The override applies only to this story's browser contexts. Consumer
stories that inherit storage state via `needs` still resolve their own
modes. Storage state and breakpoints are independent.

## Authoring checklist

For every new action:

- [ ] Does the final step kick off async work? Add `expect.anyOf`
- [ ] Does the screen render anything random or time-based? Add `mask`
- [ ] Does the screen genuinely drift between runs? Tune `diff.ssimThreshold`
- [ ] Are hint values stable against refactors? Prefer role-based
- [ ] Are parameters explicit in `parameters: [...]`?
- [ ] Does the screen stagger its children's enter animation? Add a `wait` after the success step
- [ ] Does a step synchronously update the DOM in a way you want to assert before moving on? Add a `read` checkpoint
- [ ] Does the flow depend on a keyboard shortcut, such as `Escape`, or `Tab`? Use `type`, not `input`

For every new story:

- [ ] Does it produce something other stories should reuse? Add `produces`
- [ ] Does it depend on a state? Add `needs`
- [ ] Could it run in parallel with siblings? (usually yes)

## Debugging a failed story

1. Open `paths.report/index.html`. Set the status filter to "failed" to isolate the failed stories, then read the inline error message rendered on each failed action row.
2. Find the failed story's `tracePath` in `paths.report/results.json` and open its trace: `npx playwright show-trace <tracePath>`. Walk the timeline, inspect DOM snapshots, and watch network calls.
3. Compare baseline / actual / diff images in the report's screenshot panel. The diff engine flagged something, so check whether it's a real regression or new drift to absorb with `mask` or `ssimThreshold`.
4. If the locator missed, re-read the hint precedence list above and tighten it.
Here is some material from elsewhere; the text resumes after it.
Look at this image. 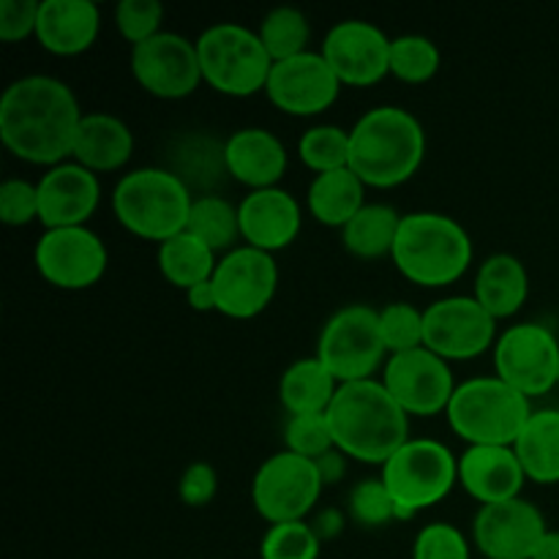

## Things Tuffgal will not do

- It will not silently fix bad selectors. AI fuzzy matching is in the pipeline, but for now a broken hint fails loudly
- It will not retry network calls, async navigation, or page transitions beyond what `expect` covers
- It will not de-flake suite design. Per-run DB reset plus label-based storage state get you most of the way (the rest is on you)

If you're tempted to disable an action because "it's flaky," the right move
is almost always to tighten `expect`, add a `mask`, or split the action
into two narrower ones.

You can also consider going into a dark room and having a little breakdown
before getting back to it. We've all been there.